DATASET EXTRACT —
>>>

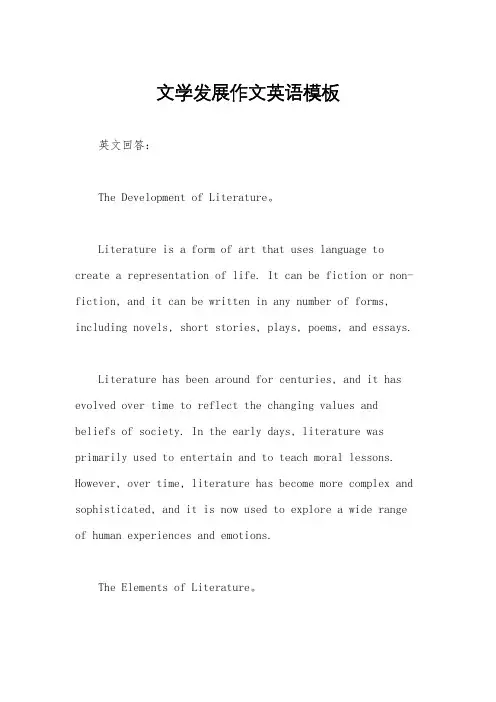 文学发展作文英语模板

英文回答：

The Development of Literature。

Literature is a form of art that uses language to create a representation of life. It can be fiction or non-fiction, and it can be written in any number of forms, including novels, short stories, plays, poems, and essays.

Literature has been around for centuries, and it has evolved over time to reflect the changing values and beliefs of society. In the early days, literature was primarily used to entertain and to teach moral lessons. However, over time, literature has become more complex and sophisticated, and it is now used to explore a wide range of human experiences and emotions.

The Elements of Literature。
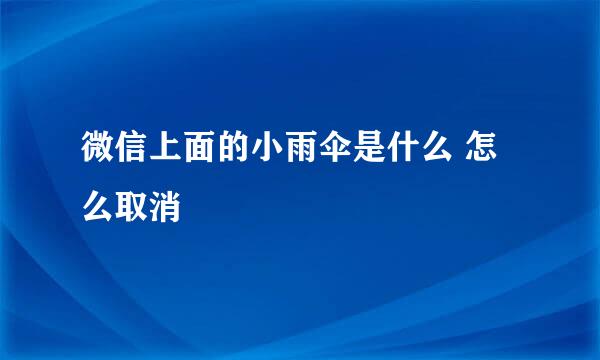 微信上面的小雨伞是什么 怎么取消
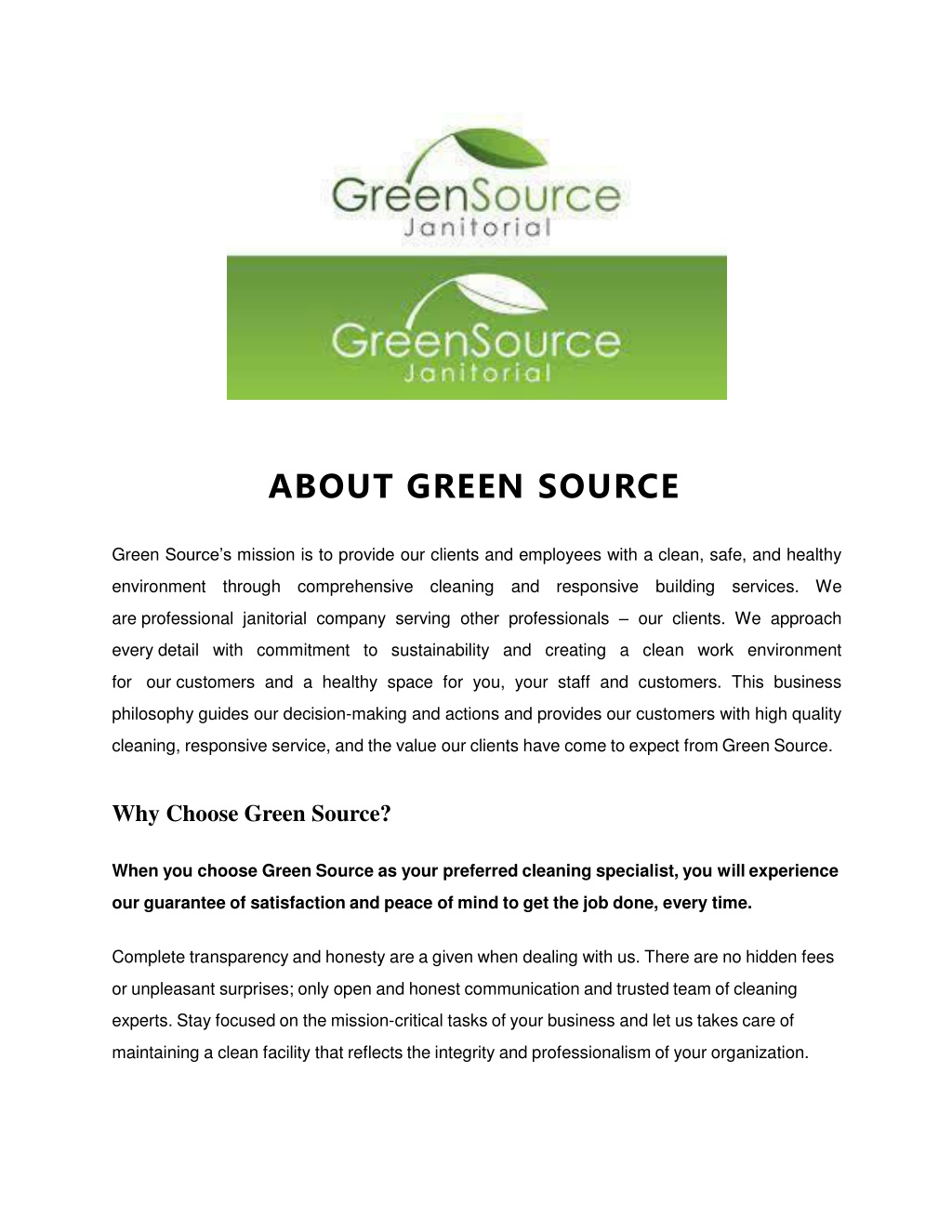 GreenSource
Janitorial

GreenSource
Janitorial

ABOUT GREEN SOURCE

Green Source's mission is to provide our clients and employees with a clean, safe, and healthy environment through comprehensive cleaning and responsive building services. We are professional janitorial company serving other professionals – our clients. We approach every detail with commitment to sustainability and creating a clean work environment for our customers and a healthy space for you, your staff and customers. This business philosophy guides our decision-making and actions and provides our customers with high quality cleaning, responsive service, and the value our clients have come to expect from Green Source.

Why Choose Green Source?

When you choose Green Source as your preferred cleaning specialist, you will experience our guarantee of satisfaction and peace of mind to get the job done, every time.

Complete transparency and honesty are a given when dealing with us. There are no hidden fees or unpleasant surprises; only open and honest communication and trusted team of cleaning experts. Stay focused on the mission-critical tasks of your business and let us takes care of maintaining a clean facility that reflects the integrity and professionalism of your organization.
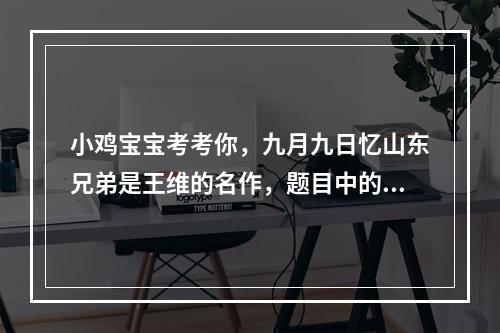 小鸡宝宝考考你，九月九日忆山东兄弟是王维的名作，题目中的...

logotype

TYPE MATTERS!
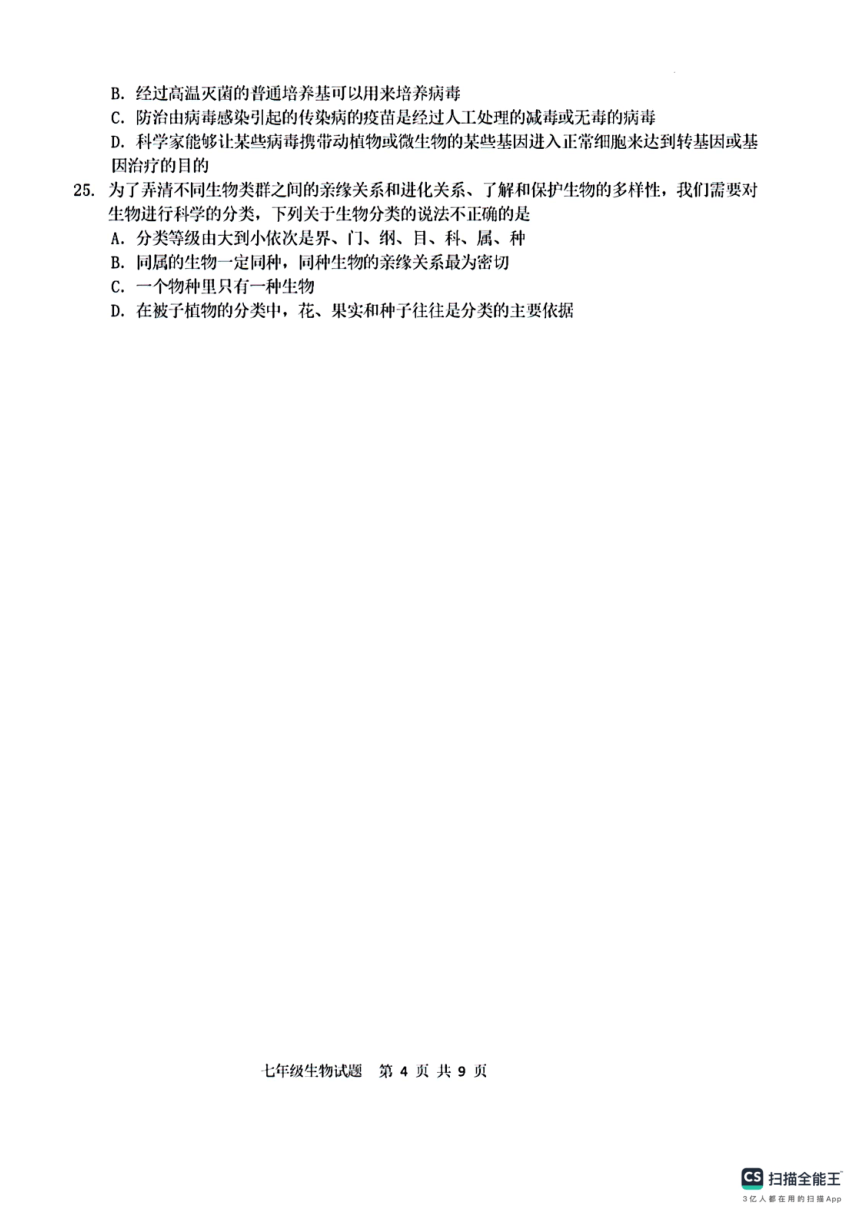 B. 经过高温灭菌的普通培养基可以用来培养病毒
C. 防治由病毒感染引起的传染病的疫苗是经过人工处理的减毒或无毒的病毒
D. 科学家能够让某些病毒携带动植物或微生物的某些基因进入正常细胞来达到转基因或基因治疗的目的

25. 为了弄清不同生物类群之间的亲缘关系和进化关系、了解和保护生物的多样性，我们需要对生物进行科学的分类，下列关于生物分类的说法不正确的是
A. 分类等级由大到小依次是界、门、纲、目、科、属、种
B. 同属的生物一定同种，同种生物的亲缘关系最为密切
C. 一个物种里只有一种生物
D. 在被子植物的分类中，花、果实和种子往往是分类的主要依据

七年级生物试题 第 4 页 共 9 页

CS 扫描全能王
3亿人都在用的扫描App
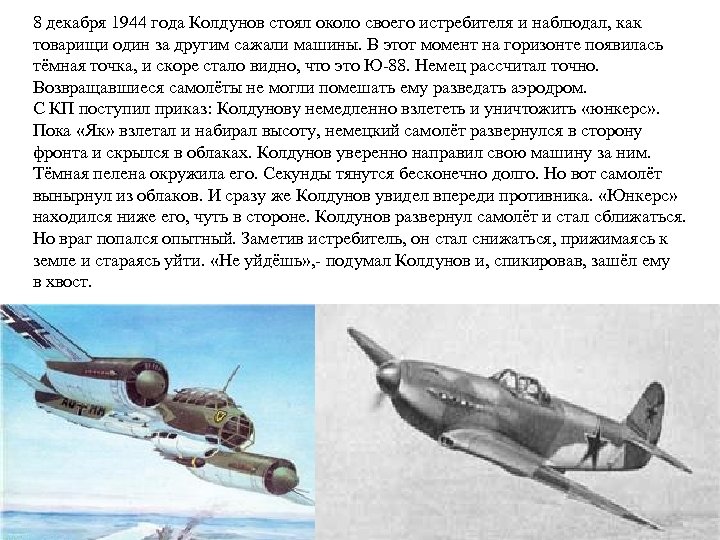 8 декабря 1944 года Колдунов стоял около своего истребителя и наблюдал, как товарищи один за другим сажали машины. В этот момент на горизонте появилась тёмная точка, и скоре стало видно, что это Ю-88. Немец рассчитал точно. Возвращавшиеся самолёты не могли помешать ему разведать аэродром. С КП поступил приказ: Колдунову немедленно взлететь и уничтожить «юнкерс». Пока «Як» взлетал и набирал высоту, немецкий самолёт развернулся в сторону фронта и скрылся в облаках. Колдунов уверенно направил свою машину за ним. Тёмная пелена окружила его. Секунды тянутся бесконечно долго. Но вот самолёт вынырнул из облаков. И сразу же Колдунов увидел впереди противника. «Юнкерс» находился ниже его, чуть в стороне. Колдунов развернул самолёт и стал сближаться. Но враг попался опытный. Заметив истребитель, он стал снижаться, прижимаясь к земле и стараясь уйти. «Не уйдёшь»,- подумал Колдунов и, спикировав, зашёл ему в хвост.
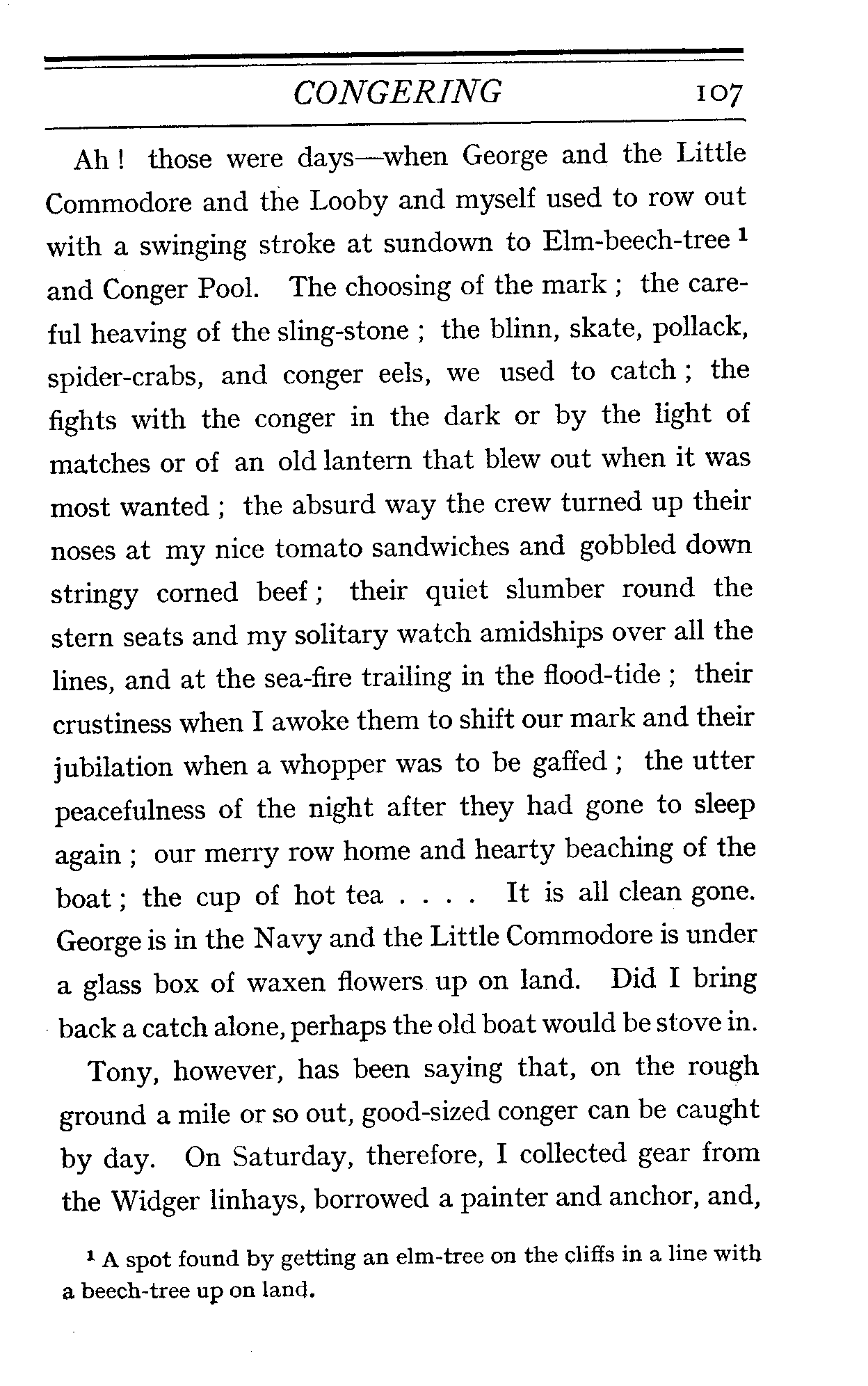 CONGERING 107

Ah! those were days—when George and the Little Commodore and the Looby and myself used to row out with a swinging stroke at sundown to Elm-beech-tree $^1$ and Conger Pool. The choosing of the mark; the careful heaving of the sling-stone; the blinn, skate, pollack, spider-crabs, and conger eels, we used to catch; the fights with the conger in the dark or by the light of matches or of an old lantern that blew out when it was most wanted; the absurd way the crew turned up their noses at my nice tomato sandwiches and gobbled down stringy corned beef; their quiet slumber round the stern seats and my solitary watch amidships over all the lines, and at the sea-fire trailing in the flood-tide; their crustiness when I awoke them to shift our mark and their jubilation when a whopper was to be gaffed; the utter peacefulness of the night after they had gone to sleep again; our merry row home and hearty beaching of the boat; the cup of hot tea . . . . It is all clean gone. George is in the Navy and the Little Commodore is under a glass box of waxen flowers up on land. Did I bring back a catch alone, perhaps the old boat would be stove in.

Tony, however, has been saying that, on the rough ground a mile or so out, good-sized conger can be caught by day. On Saturday, therefore, I collected gear from the Widger linhays, borrowed a painter and anchor, and,

$^1$ A spot found by getting an elm-tree on the cliffs in a line with a beech-tree up on land.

<<<

PROBLEM DETAILS —
Go back to the listing above and write out the lines starting at the one with "25. 为了弄清不同生物类群" and ending at the one with "CONGERING 107", inclusive, exactly and without pictures.

OUTPUT OF THE EXERCISE —
25. 为了弄清不同生物类群之间的亲缘关系和进化关系、了解和保护生物的多样性，我们需要对生物进行科学的分类，下列关于生物分类的说法不正确的是
A. 分类等级由大到小依次是界、门、纲、目、科、属、种
B. 同属的生物一定同种，同种生物的亲缘关系最为密切
C. 一个物种里只有一种生物
D. 在被子植物的分类中，花、果实和种子往往是分类的主要依据

七年级生物试题 第 4 页 共 9 页

CS 扫描全能王
3亿人都在用的扫描App
 8 декабря 1944 года Колдунов стоял около своего истребителя и наблюдал, как товарищи один за другим сажали машины. В этот момент на горизонте появилась тёмная точка, и скоре стало видно, что это Ю-88. Немец рассчитал точно. Возвращавшиеся самолёты не могли помешать ему разведать аэродром. С КП поступил приказ: Колдунову немедленно взлететь и уничтожить «юнкерс». Пока «Як» взлетал и набирал высоту, немецкий самолёт развернулся в сторону фронта и скрылся в облаках. Колдунов уверенно направил свою машину за ним. Тёмная пелена окружила его. Секунды тянутся бесконечно долго. Но вот самолёт вынырнул из облаков. И сразу же Колдунов увидел впереди противника. «Юнкерс» находился ниже его, чуть в стороне. Колдунов развернул самолёт и стал сближаться. Но враг попался опытный. Заметив истребитель, он стал снижаться, прижимаясь к земле и стараясь уйти. «Не уйдёшь»,- подумал Колдунов и, спикировав, зашёл ему в хвост.
 CONGERING 107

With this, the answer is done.